Take, for instance, the moment that Winterfell welcomes royalty in two very different circumstance. The Baratheons and the Lannisters arrive to Winterfell in the show’s first episode, but it’s Jon and Dany who arrive with their army in the season 8 premiere.
And the arrival of Jon and Dany, in general, is much more impressive visually. Here’s a comparison of the shot from both episodes:
The Stark family lines up to welcome their visitors in the first episode, compared with the surviving Starks lining up to do the same upon the arrival of Jon and Dany:
An interesting note: Ned Stark asks where Arya is in the original episode, while Jon asks where she is in the season premiere.
Jaime Lannister also arrives to Winterfell in both episodes, and he may be the character to which the years have been the least kind, at least visually. He entered the story as an arrogant young knight in fancy armor. In the present, he’s getting ready to end it with only one hand, and with his back turned from Cersei, as he prepares to fight the White Walkers.
Catelyn and Ned Stark look down at their children practicing the bow and arrow in the first episode of the show, while Davos, Varys, and Tyrion look down at Jon and Dany interacting in the season premiere. In both cases it seems as if they’re sizing up the future itself.
Both episodes have a scene that takes place in the crypts, and in both scenes, a portly, bearded man tells a northern king news they’re not quite ready to hear.
Cersei sends Jaime to collect Tyrion, who is off enjoying the company of one — and then four — prostitutes in the first episode of the show. In season 8, and now queen, she sends Qyburn to interrupt Bronn’s time with three prostitutes.
There are shots from this moment that are a bit more similar than the ones I’ve selected, but I’m trying to keep this safe for work.
Both Thrones episodes also end with a cliffhanger involving Jaime and Bran, but the mood changes dramatically between the two scenes. I guess that’s bound to happen when one scene involves beautiful people surprising the audience by cold-heartedly destroying the innocence of youth, and the the scene deals with a young man who has since become an omniscient being of lore. They grow up so quickly.
These echoes weren’t a coincidence, of course.
“That queen’s arrival scene was really interesting, because it really was pretty much exactly the way we had done it before [in season one],” Hempstead Wright, who plays Bran, told The Hollywood Reporter. “It brought back a lot of memories. Here we were, standing next to each other once again, now in completely different height order, and me sitting down, ten years older.”

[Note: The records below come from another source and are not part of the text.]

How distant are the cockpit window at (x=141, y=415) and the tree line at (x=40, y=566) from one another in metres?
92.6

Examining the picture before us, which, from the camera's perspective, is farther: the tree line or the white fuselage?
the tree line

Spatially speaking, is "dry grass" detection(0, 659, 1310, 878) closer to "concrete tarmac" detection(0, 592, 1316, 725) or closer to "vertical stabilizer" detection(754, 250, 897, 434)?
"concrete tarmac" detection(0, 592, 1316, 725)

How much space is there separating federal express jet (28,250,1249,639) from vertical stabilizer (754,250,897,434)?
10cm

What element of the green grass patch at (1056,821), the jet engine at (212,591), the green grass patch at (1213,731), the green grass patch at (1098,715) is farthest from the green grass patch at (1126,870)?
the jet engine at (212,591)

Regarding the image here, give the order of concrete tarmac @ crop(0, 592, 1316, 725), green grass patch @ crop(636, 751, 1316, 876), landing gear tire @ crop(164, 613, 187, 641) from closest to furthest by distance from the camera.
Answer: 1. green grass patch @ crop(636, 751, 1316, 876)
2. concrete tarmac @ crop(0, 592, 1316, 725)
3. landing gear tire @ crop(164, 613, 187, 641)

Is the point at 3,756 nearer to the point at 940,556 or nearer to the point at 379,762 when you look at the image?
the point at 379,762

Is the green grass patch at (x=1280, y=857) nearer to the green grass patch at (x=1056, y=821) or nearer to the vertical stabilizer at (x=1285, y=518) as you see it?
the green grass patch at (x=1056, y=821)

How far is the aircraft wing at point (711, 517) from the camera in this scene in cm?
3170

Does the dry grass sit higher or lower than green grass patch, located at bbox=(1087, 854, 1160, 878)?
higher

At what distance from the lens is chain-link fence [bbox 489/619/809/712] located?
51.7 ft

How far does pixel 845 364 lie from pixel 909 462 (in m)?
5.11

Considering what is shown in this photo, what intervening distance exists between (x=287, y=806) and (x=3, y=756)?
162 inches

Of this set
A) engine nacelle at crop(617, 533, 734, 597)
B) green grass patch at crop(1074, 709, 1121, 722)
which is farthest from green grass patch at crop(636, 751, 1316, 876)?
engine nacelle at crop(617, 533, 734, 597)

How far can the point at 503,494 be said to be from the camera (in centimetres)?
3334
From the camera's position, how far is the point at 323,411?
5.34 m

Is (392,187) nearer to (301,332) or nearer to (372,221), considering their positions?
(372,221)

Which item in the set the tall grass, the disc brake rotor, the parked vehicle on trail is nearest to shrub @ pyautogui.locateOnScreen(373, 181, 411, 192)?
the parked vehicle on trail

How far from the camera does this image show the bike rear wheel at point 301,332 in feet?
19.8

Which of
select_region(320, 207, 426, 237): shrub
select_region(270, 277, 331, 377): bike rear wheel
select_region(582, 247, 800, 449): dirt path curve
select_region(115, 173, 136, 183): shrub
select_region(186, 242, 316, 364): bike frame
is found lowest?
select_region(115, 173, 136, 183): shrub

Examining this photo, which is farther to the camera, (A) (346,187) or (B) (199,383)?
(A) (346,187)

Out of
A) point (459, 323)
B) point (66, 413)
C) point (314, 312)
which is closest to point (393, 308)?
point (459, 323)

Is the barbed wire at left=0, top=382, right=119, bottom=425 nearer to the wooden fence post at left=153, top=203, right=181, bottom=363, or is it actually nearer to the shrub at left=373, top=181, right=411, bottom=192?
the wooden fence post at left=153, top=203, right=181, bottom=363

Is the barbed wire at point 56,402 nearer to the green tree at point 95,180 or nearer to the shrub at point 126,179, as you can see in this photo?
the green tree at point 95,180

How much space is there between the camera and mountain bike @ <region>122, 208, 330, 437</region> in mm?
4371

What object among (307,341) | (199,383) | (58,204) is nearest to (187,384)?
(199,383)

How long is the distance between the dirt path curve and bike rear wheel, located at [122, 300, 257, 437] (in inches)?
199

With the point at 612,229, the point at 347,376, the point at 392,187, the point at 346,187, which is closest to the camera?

Making sure that the first episode of the final season is so similar to the first episode of the show itself is an effective way to show how much time has passed between the two moments, and just how different these characters have become. It gives use another reason to miss those who have died, and to see how everyone else has grown, or perhaps degenerated.
I’m also still curious about when Jaime will learn the Jedi arts before exiling himself to a deserted island.